Mapping tools available in GeneNetwork. At the top of the pull-down menu, there are three buttons that can be selected to analyze data using the three mapping tools. We currently recommend using both Haley-Knott Regression and GEMMA together to gather the best results.
After choosing the appropriate mapping method, click compute. The next screen will show LRS scores, suggestive levels, significant levels, and frequency of LRS peak values. The LRS value, the likelihood ratio statistic (http://gn1.genenetwork.org/glossary.html#L), is a value that measures the association between the gene variation and the trait of interest (Parker et al., 2017). The suggestive and significant LRS threshold values are generated by permutations, as mentioned above. The suggestive threshold provides an empirical p-value of 0.63: this level will yield an overage of one false positive per genome-scan. These peaks are worth investigating, for example, if several linked phenotypes have a suggestive locus at the same position, then the position may be significant when the traits are analyzed jointly. The significant threshold is a LRS value with a genome wide empirical p-value of 0.05 (Mulligan et al., 2017). For our trait, the chromosome containing the highest peak is chromosome 1 (Figure 7). In this case, the peak passes the significant LRS value, which means that there is a less than 5% chance that there is not linkage between the phenotype and this locus. Therefore, this locus warrants further investigation.

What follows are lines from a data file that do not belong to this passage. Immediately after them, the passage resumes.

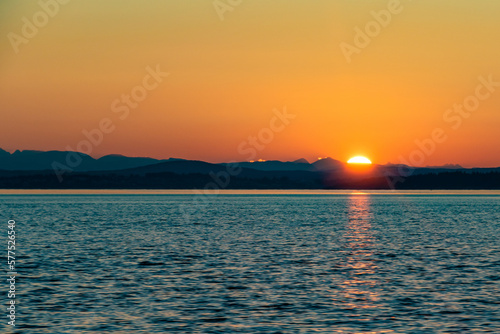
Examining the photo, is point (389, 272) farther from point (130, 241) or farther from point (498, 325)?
point (130, 241)

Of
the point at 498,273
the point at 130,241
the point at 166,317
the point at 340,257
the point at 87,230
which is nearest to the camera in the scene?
the point at 166,317

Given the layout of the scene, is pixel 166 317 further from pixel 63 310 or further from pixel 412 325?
pixel 412 325

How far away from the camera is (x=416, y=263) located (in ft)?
167

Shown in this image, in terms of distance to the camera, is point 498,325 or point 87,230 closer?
point 498,325

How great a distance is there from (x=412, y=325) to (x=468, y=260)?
84.8 ft

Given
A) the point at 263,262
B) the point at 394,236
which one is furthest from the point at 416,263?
the point at 394,236

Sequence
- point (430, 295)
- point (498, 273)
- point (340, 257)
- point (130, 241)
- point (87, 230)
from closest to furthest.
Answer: point (430, 295), point (498, 273), point (340, 257), point (130, 241), point (87, 230)

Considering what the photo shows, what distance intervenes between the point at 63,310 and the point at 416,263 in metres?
28.0

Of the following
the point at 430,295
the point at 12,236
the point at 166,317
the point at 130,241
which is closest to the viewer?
the point at 166,317

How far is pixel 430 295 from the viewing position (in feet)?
117

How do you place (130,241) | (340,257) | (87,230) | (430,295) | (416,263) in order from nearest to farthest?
(430,295) → (416,263) → (340,257) → (130,241) → (87,230)

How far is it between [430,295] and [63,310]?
18.0m

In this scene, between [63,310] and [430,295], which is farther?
[430,295]

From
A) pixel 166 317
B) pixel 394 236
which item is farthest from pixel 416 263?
pixel 394 236
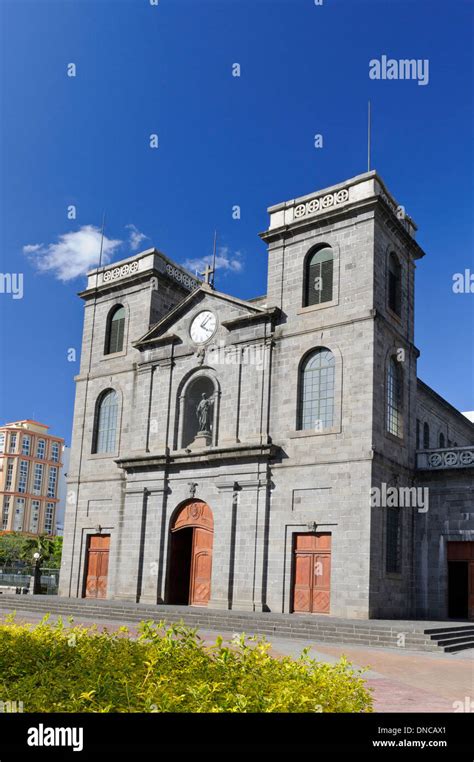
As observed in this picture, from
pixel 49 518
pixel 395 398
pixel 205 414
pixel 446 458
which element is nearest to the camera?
pixel 446 458

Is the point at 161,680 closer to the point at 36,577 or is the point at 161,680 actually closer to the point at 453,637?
the point at 453,637

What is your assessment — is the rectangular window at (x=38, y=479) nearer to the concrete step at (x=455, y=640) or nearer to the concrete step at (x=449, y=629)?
the concrete step at (x=449, y=629)

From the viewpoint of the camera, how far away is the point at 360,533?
23453 mm

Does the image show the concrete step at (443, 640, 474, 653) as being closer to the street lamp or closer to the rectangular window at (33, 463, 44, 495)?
the street lamp

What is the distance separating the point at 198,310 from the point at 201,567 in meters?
10.3

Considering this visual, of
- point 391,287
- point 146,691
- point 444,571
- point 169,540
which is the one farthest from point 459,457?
point 146,691

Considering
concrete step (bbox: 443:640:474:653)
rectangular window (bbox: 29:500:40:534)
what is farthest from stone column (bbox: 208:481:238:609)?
rectangular window (bbox: 29:500:40:534)

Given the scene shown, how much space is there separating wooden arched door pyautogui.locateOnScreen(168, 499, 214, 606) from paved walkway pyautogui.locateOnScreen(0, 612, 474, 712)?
673cm

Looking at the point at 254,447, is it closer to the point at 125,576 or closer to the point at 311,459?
the point at 311,459

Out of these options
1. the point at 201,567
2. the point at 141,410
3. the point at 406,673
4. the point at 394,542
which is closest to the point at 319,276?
the point at 141,410

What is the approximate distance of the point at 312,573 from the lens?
80.6ft

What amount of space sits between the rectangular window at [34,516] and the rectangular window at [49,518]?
85.9 inches

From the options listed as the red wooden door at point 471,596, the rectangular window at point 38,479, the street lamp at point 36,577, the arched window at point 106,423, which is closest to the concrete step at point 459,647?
the red wooden door at point 471,596

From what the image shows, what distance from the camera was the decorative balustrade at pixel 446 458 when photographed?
1009 inches
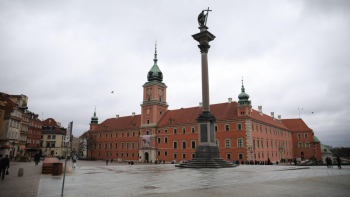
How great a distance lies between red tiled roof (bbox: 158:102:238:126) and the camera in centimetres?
5281

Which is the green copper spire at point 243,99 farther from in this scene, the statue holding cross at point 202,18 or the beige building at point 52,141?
the beige building at point 52,141

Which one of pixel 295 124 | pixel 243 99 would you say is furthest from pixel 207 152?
pixel 295 124

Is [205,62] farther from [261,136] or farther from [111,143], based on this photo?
[111,143]

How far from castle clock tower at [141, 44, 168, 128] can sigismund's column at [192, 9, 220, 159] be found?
126 feet

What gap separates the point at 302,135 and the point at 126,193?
248 feet

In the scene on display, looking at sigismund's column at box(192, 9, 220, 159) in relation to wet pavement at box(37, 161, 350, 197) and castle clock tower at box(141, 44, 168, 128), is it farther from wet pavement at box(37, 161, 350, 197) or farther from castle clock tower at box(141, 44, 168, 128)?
castle clock tower at box(141, 44, 168, 128)

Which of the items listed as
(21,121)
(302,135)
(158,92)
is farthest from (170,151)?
(302,135)

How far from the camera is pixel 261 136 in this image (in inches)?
2087

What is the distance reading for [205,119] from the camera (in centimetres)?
2450

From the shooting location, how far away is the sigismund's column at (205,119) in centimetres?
2369

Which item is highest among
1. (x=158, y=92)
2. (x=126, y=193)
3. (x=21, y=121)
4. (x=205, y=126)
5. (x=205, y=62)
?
(x=158, y=92)

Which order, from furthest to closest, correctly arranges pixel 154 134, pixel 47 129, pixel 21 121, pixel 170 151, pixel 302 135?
pixel 47 129
pixel 302 135
pixel 154 134
pixel 170 151
pixel 21 121

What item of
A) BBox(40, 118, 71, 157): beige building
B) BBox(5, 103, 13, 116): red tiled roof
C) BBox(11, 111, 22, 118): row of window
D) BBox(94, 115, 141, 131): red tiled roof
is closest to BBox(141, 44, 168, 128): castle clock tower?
BBox(94, 115, 141, 131): red tiled roof

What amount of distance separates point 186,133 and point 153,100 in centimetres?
1377
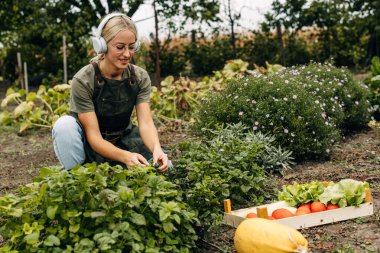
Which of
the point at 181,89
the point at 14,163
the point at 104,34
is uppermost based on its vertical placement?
the point at 104,34

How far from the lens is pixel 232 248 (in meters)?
3.30

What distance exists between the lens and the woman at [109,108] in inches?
142

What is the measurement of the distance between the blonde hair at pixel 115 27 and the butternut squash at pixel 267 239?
1363 millimetres

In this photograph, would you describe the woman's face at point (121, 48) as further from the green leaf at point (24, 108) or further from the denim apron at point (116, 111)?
the green leaf at point (24, 108)

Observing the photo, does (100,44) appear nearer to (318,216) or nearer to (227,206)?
(227,206)

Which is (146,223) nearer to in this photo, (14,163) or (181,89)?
(14,163)

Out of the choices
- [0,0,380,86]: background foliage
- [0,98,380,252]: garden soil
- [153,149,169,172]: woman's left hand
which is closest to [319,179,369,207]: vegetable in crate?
[0,98,380,252]: garden soil

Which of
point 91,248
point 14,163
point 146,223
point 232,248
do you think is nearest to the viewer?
point 91,248

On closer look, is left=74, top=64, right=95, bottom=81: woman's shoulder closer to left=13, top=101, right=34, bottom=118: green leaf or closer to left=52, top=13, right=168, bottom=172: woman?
left=52, top=13, right=168, bottom=172: woman

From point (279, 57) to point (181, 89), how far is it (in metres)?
5.29

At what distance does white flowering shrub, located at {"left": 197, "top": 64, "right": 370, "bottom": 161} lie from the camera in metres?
5.12

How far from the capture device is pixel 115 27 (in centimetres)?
357

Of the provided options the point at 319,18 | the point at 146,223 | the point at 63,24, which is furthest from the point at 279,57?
the point at 146,223

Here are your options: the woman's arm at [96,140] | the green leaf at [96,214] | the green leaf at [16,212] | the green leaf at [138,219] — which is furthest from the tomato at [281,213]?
the green leaf at [16,212]
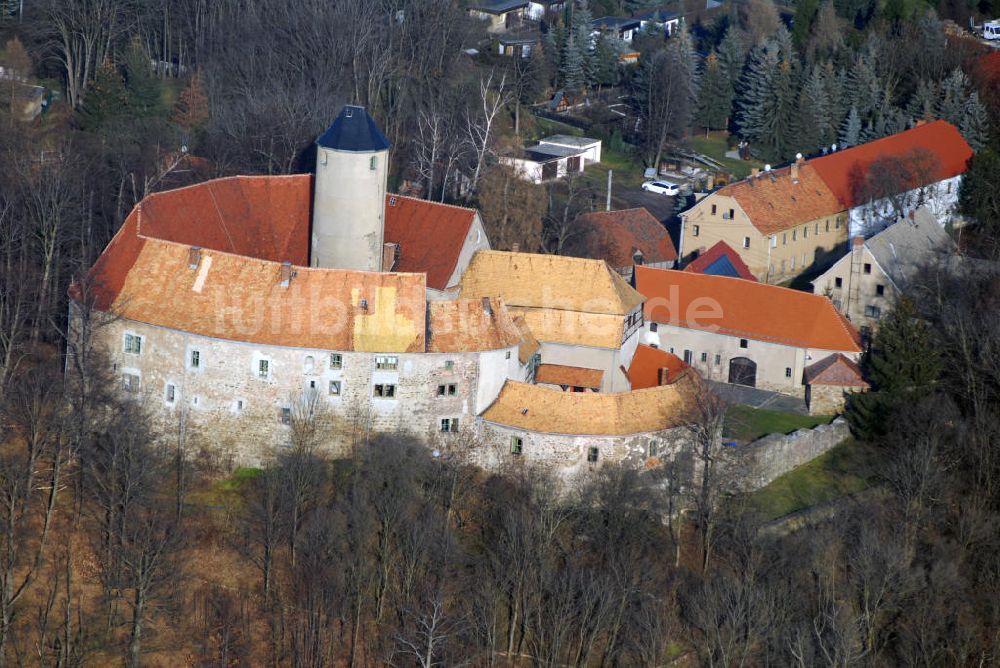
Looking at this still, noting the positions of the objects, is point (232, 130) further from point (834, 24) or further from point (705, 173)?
point (834, 24)

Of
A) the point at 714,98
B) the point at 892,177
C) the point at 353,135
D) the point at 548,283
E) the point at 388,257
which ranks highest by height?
the point at 353,135

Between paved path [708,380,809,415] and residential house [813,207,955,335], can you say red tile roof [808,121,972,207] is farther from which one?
paved path [708,380,809,415]

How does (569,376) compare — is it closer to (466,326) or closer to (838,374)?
(466,326)

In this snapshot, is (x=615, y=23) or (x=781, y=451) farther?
(x=615, y=23)

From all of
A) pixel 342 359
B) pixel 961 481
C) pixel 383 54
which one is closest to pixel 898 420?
pixel 961 481

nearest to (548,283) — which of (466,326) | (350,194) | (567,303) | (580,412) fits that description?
(567,303)

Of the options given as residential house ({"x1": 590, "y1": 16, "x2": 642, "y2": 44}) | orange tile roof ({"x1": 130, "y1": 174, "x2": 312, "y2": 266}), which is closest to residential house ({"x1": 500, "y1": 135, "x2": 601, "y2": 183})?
residential house ({"x1": 590, "y1": 16, "x2": 642, "y2": 44})

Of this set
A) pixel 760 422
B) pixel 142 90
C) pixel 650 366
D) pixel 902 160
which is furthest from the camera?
pixel 142 90
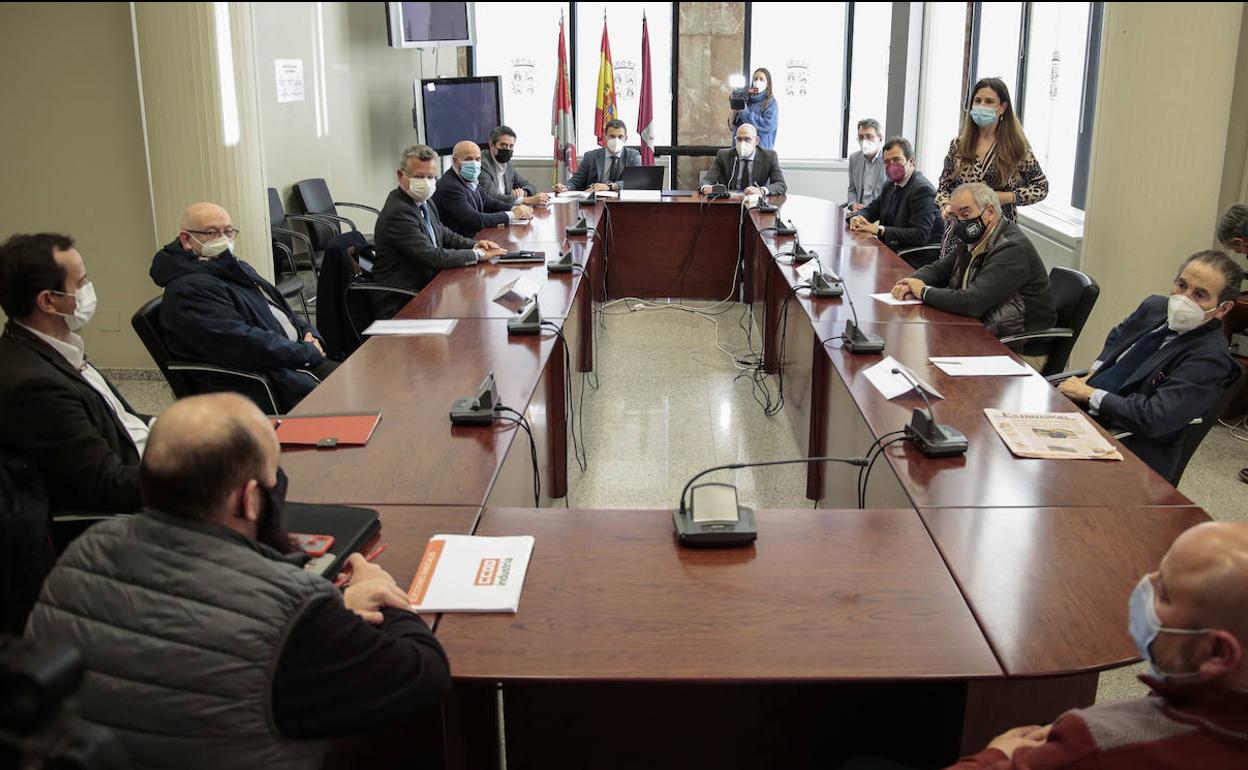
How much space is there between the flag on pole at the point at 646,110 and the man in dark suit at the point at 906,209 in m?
3.66

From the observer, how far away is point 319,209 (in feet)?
21.5

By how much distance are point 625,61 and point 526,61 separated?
0.90m

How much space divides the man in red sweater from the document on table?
2.85 feet

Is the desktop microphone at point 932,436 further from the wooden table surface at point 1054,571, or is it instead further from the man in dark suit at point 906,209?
the man in dark suit at point 906,209

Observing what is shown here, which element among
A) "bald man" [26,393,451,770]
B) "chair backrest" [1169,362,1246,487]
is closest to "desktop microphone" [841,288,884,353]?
"chair backrest" [1169,362,1246,487]

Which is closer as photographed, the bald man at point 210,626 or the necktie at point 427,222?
the bald man at point 210,626

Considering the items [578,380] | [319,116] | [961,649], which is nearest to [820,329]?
[578,380]

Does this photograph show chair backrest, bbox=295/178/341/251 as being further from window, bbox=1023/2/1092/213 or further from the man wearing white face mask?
window, bbox=1023/2/1092/213

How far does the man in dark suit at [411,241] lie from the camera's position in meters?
4.72

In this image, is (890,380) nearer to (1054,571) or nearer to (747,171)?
(1054,571)

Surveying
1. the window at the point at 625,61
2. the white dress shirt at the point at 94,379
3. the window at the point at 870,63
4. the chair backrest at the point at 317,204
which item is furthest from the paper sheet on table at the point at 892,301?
the window at the point at 625,61

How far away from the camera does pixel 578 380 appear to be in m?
4.72

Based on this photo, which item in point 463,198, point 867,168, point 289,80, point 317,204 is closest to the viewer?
point 463,198

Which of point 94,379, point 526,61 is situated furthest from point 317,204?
point 94,379
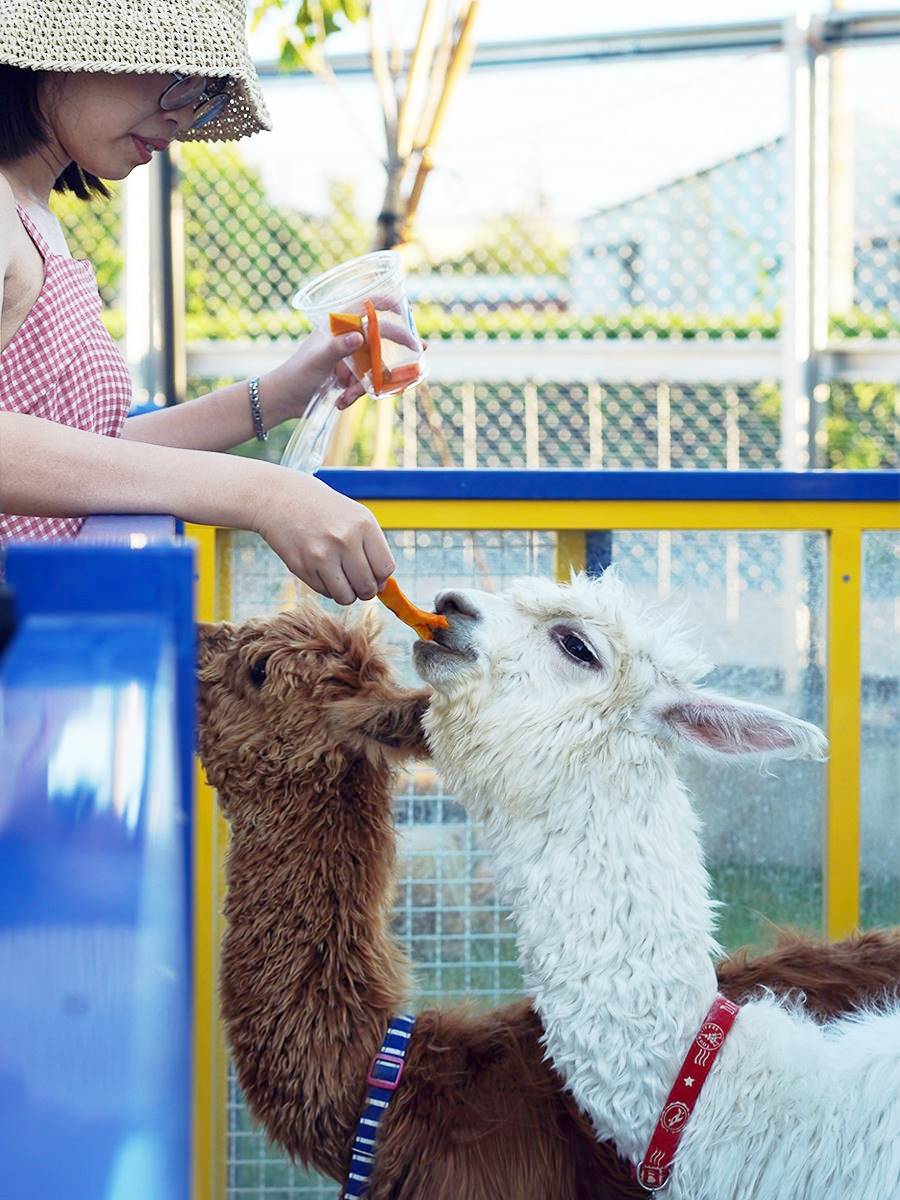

QTL map of the whole genome of the BXD mice in this data set with peaks according to association with the phenotype being tested. The grey line indicates the suggestive LRS values, with a p-value = 0.63 (one false positive per genome scan), as determined by permutations of the data. The red line indicates the significant LRS value (p-value = 0.05), which for this dataset is an LRS value of 18.43. The blue line shows the linkage between the trait and that position along the genome. The orange/green line represents the additive effect. The yellow bar shows the frequency of the LRS peak location from 2000 bootstraps of the data.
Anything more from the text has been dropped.